Plus important, nous entendons rarement que la glace de l’océan Antarctique non seulement n’est pas en train de se réduire, mais est au-dessus de la moyenne depuis un an. Les modèles du GIEC prévoient une baisse de la glace dans les deux hémisphères, mais, alors que l’Arctique a des résultats pires que prévu, l’Antarctique s’en tire mieux.

Soulignons l’ironie du fait que l’Associated Press et d’autres médias nous ont prévenus en 2007 que l’Arctique “hurlait,” et que le Passage du Nord-ouest était ouvert “pour la première fois de notre histoire.” Pourtant, en 2000, la BBC avait annoncé que le légendaire Passage du Nord-ouest n’avait déjà plus de glace.

Nous sommes constamment submergés d’articles sur la hausse prévue du niveau des mers, et sur des études qui, l’une après l’autre, dévoilent que la situation sera bien pire que les prévisions du GIEC. Mais la plupart des résultats des modèles sont compris dans la fourchette des prévisions du GIEC, soit entre 18 et 59 centimètres d’augmentation du niveau des mers pour notre siècle.

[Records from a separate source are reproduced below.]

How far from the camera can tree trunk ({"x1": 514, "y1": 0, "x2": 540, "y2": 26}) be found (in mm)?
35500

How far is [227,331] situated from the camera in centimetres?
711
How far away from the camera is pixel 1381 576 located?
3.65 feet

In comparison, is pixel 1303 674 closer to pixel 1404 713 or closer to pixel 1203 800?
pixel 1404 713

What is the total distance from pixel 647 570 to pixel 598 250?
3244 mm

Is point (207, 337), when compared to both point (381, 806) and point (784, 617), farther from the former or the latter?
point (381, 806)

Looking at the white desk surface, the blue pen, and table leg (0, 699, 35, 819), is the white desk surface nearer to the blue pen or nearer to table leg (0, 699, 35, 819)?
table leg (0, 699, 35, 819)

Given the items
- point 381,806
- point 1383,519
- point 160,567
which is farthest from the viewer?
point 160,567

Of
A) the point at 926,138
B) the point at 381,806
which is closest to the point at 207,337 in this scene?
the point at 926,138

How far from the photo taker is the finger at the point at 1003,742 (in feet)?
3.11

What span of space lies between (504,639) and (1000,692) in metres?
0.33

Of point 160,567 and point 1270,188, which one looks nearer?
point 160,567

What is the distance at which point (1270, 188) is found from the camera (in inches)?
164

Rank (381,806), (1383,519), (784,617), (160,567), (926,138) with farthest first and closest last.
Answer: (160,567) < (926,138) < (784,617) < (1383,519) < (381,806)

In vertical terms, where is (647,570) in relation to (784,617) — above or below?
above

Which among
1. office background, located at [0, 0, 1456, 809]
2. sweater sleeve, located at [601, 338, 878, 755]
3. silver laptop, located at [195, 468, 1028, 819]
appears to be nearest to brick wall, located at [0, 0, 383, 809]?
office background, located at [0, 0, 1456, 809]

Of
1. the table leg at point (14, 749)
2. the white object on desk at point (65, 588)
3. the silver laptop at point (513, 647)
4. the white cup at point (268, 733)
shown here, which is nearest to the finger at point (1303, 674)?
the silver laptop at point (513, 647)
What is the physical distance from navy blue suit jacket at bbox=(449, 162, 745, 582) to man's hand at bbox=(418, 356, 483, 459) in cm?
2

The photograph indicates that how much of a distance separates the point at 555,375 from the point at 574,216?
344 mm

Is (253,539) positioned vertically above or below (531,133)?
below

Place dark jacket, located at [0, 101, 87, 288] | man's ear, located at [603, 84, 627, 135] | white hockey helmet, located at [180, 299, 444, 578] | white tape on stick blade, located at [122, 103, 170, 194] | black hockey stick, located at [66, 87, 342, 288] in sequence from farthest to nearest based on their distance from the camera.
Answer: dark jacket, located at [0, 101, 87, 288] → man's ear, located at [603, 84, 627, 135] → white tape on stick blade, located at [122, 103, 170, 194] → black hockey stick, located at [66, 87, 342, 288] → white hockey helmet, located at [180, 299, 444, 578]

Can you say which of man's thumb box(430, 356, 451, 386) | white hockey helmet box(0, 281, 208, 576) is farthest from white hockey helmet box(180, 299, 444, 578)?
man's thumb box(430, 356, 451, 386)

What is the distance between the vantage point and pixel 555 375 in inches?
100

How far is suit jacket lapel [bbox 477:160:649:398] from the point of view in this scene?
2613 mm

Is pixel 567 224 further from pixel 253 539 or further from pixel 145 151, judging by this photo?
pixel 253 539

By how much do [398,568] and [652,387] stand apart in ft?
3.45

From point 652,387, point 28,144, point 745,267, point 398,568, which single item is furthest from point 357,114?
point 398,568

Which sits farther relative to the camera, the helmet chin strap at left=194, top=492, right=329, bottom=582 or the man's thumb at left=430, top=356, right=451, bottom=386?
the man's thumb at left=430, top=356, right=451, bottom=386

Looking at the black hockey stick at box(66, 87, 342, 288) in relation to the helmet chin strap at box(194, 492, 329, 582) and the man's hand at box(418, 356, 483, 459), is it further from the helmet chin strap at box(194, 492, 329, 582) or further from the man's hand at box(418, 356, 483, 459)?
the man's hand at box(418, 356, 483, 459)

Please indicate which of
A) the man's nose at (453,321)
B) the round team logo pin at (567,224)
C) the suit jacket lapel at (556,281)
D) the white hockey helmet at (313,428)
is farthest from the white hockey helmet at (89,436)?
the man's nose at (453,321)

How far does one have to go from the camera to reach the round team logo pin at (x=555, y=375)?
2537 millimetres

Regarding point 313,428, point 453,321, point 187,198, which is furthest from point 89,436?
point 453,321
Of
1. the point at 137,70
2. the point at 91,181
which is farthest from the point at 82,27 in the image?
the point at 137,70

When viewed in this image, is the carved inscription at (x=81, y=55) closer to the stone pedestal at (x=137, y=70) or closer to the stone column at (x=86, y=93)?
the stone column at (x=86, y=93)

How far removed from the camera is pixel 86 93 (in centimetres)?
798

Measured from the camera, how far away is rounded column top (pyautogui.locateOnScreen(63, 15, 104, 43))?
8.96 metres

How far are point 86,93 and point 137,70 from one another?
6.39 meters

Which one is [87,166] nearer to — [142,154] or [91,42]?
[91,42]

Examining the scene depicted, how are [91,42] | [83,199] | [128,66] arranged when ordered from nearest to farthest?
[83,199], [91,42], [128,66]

C’est bien sûr la raison pour laquelle les milliers de scientifiques du GIEC ont envisagé de telles variations. Cela dit, les études annonçant un mètre ou plus font de toute évidence une meilleure une pour les journaux.

Depuis 1992, nous possédons des satellites qui mesurent l’augmentation mondiale du niveau des mers, et ils ont montré une augmentation stable de 3,2 millimètres par an – exactement la projection du GIEC. En outre, au cours des deux dernières années, le niveau des mers n’a pas augmenté du tout – en fait, il a même un peu baissé . Ne devrait-on pas nous dire que c’est bien mieux que prévu ?

Les ouragans étaient le fond de commerce du célèbre film d’Al Gore sur le réchauffement climatique, et il est vrai que les États-Unis ont été meurtris en 2004 et 2005, ce qui a provoqué des prévisions délirantes de tempêtes encore plus fortes et plus chères pour l’avenir. Mais dans les deux années qui ont suivi, les coûts ont été bien inférieurs à la moyenne, et pratiquement nuls en 2006. C’est sans doute aucun bien mieux que prévu.

Gore a cité Kerry Emmanuel, chercheur au MIT spécialiste des ouragans, pour étayer un soi-disant consensus scientifique selon lequel le réchauffement climatique rend les ouragans bien plus destructeurs. Mais Emmanuel vient de publier une nouvelle étude montrant que même dans un monde se réchauffant de façon spectaculaire, la fréquence et l’intensité des ouragans n’augmenteront peut-être pas de façon significative au cours des deux prochains siècles. Cette conclusion n’a pas été très reprise par les médias.

Bien sûr, toutes les choses ne sont pas moins mauvaises que ce que nous pensions. Mais l’exagération partiale n’est pas la solution pour avancer. Nous avons un besoin urgent d’équilibre si nous voulons faire des choix de bon sens.